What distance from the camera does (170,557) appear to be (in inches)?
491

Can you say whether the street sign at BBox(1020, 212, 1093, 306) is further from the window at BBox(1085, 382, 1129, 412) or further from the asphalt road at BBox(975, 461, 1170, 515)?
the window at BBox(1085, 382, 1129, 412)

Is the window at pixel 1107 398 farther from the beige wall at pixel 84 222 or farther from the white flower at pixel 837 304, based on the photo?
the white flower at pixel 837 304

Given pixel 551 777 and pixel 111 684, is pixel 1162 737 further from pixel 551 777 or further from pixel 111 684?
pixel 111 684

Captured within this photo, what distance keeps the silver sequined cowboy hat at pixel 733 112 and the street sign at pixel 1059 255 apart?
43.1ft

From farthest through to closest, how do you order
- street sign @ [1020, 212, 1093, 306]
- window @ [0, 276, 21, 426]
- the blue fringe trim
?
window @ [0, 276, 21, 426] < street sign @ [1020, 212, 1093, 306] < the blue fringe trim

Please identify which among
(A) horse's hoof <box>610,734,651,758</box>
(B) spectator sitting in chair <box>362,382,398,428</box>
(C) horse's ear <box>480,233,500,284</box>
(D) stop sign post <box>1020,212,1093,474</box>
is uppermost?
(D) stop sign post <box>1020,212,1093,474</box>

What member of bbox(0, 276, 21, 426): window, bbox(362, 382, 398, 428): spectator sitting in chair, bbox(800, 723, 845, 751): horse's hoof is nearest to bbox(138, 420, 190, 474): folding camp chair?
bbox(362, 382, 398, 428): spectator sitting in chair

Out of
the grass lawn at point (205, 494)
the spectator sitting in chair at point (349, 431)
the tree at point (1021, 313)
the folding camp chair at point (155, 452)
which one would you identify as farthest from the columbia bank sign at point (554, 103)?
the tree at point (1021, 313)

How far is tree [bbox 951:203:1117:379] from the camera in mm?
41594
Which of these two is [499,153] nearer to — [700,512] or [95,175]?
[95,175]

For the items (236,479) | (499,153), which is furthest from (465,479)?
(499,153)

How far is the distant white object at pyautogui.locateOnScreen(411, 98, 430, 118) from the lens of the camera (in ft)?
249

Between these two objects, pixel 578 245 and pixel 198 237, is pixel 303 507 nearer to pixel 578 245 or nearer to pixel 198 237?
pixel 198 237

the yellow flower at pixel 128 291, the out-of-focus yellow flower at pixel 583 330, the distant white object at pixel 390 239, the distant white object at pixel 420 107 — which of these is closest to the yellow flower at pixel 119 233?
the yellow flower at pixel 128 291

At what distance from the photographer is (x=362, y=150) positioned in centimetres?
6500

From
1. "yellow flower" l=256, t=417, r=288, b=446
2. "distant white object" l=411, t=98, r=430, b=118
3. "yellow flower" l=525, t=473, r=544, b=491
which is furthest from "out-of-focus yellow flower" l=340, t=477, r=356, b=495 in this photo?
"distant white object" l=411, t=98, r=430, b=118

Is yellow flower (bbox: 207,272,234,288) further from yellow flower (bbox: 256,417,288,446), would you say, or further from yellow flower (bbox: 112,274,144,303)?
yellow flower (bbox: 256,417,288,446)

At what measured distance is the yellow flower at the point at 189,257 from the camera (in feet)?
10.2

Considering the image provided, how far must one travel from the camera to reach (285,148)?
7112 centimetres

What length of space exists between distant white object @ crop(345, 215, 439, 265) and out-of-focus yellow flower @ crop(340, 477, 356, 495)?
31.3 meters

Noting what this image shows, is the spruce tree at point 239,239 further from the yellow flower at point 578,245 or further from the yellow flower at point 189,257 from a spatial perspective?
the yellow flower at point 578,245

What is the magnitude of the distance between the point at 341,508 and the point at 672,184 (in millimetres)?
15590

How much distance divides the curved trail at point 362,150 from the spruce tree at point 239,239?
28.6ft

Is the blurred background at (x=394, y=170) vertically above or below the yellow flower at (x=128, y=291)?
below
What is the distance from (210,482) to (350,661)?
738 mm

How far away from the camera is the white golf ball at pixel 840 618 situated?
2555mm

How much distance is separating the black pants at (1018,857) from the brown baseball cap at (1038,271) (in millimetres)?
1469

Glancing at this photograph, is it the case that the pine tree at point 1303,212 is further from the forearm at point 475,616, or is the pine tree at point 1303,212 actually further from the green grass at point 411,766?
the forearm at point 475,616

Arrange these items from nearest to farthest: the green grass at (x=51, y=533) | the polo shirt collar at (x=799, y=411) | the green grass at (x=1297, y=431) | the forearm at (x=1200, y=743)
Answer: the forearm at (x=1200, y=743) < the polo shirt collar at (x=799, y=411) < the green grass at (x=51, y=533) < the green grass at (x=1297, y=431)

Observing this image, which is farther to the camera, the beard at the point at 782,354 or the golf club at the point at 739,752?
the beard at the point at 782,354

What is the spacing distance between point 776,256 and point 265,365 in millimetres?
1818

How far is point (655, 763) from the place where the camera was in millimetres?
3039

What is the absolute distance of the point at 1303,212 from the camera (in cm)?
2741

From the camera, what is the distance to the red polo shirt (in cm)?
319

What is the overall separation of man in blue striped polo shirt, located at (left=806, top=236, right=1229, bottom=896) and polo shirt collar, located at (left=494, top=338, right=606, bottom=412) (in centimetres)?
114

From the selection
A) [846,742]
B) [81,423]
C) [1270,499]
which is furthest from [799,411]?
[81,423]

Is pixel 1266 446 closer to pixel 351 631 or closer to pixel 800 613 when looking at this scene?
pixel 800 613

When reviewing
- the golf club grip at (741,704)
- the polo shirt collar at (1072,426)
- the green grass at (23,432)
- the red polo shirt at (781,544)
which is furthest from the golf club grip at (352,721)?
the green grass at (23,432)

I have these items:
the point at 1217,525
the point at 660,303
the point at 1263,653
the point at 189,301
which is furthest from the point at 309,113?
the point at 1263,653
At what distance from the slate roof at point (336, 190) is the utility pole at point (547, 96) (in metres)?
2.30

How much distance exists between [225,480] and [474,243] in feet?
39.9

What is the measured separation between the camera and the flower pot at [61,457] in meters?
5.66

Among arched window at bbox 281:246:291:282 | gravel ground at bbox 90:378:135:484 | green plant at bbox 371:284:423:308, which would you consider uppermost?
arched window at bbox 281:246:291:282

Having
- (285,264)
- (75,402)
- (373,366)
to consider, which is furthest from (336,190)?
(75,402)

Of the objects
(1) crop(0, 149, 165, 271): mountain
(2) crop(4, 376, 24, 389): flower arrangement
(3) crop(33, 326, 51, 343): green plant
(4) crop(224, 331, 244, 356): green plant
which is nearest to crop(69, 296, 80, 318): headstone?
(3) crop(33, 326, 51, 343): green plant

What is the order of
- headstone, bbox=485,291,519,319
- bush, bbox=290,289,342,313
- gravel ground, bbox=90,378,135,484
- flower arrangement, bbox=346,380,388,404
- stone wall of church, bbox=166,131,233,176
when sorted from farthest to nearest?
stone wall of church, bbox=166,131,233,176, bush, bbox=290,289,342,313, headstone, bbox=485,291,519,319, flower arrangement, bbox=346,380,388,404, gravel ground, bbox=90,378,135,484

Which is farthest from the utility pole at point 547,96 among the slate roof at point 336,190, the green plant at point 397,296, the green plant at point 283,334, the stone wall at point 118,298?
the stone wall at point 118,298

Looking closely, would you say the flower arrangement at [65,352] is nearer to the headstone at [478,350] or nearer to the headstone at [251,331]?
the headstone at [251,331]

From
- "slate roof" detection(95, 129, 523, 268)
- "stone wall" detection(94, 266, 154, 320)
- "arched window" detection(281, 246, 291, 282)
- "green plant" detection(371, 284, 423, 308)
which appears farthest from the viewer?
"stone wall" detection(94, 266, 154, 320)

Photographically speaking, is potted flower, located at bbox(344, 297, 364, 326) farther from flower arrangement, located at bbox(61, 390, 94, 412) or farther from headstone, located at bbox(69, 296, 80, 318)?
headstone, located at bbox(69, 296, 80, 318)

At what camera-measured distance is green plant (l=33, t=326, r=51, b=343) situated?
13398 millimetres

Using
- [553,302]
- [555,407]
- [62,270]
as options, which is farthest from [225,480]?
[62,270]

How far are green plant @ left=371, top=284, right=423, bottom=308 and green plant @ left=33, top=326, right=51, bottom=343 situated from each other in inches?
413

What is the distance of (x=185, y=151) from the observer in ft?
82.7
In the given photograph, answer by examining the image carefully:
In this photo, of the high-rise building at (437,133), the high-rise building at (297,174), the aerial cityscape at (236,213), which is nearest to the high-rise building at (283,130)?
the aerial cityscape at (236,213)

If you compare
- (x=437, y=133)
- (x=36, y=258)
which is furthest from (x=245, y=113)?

* **Exercise objective**:
Please pull out every line of the listing above that contains the string "identify", copying each one unchanged. Matching is case-sensitive.

* **Solution for this task**:
Please identify which among
which one would you identify as farthest from the columbia bank sign at point (554, 103)?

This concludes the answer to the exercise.